The records below are to be transcribed exactly, with the pictures removed.

> Exercise data:
※

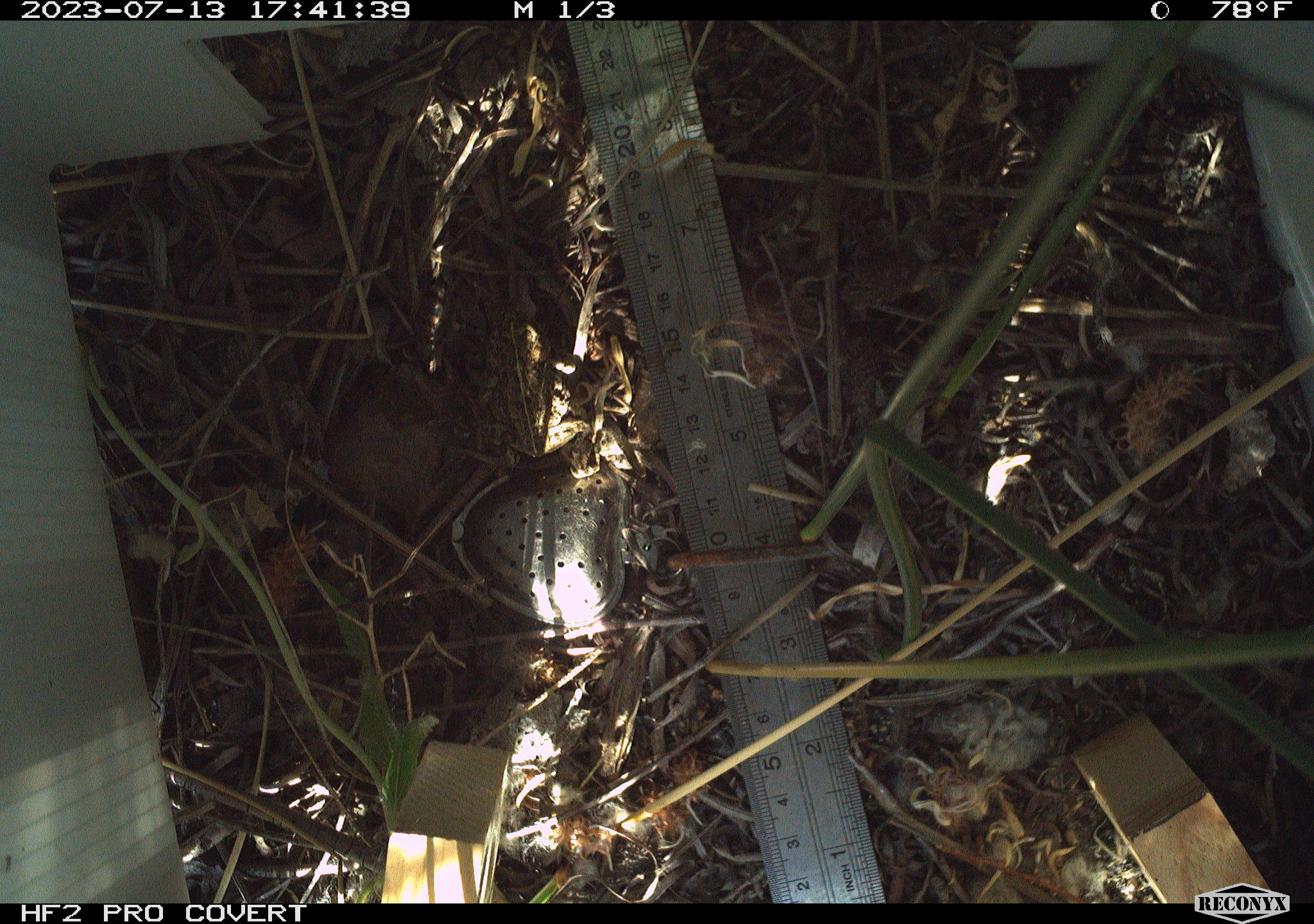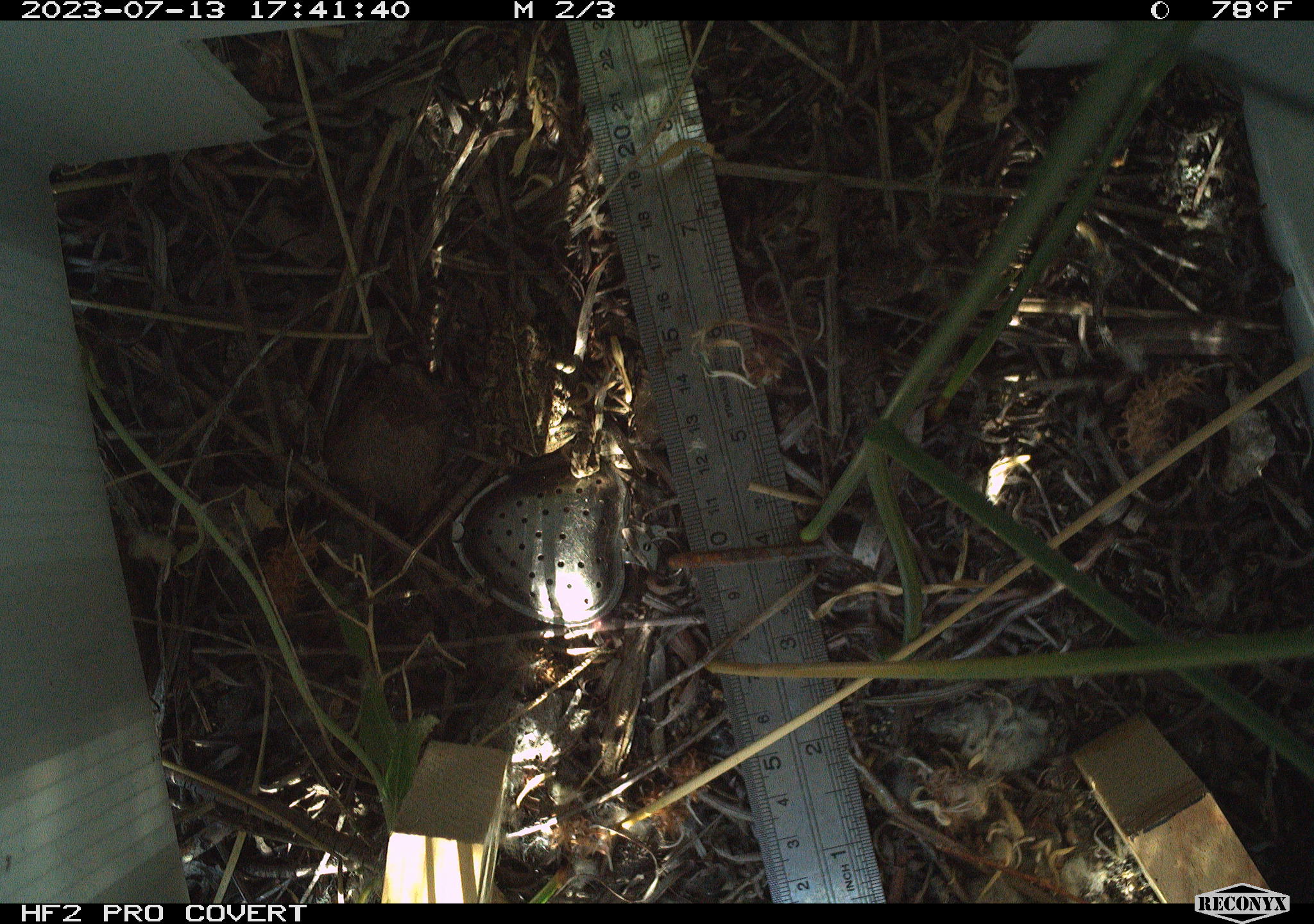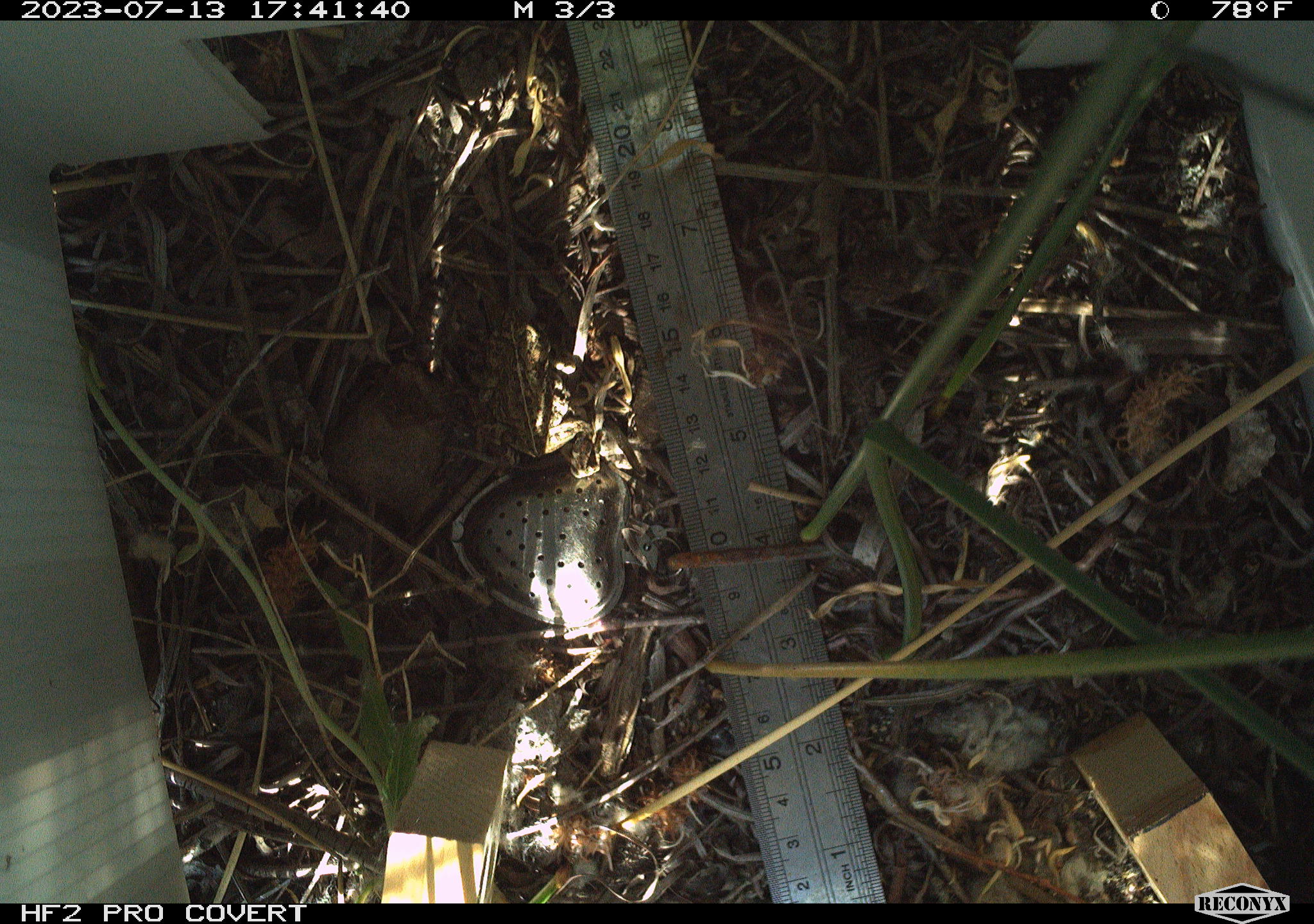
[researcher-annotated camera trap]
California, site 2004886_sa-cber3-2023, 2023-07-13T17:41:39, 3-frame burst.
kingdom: Animalia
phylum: Chordata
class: Amphibia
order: Anura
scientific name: Anura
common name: frogs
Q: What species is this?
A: Frogs (Anura).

※

> Response:
[researcher-annotated camera trap]
California, site 2004886_sa-cber3-2023, 2023-07-13T17:41:39, 3-frame burst.
kingdom: Animalia
phylum: Chordata
class: Amphibia
order: Anura
scientific name: Anura
common name: frogs
Q: What species is this?
A: Frogs (Anura).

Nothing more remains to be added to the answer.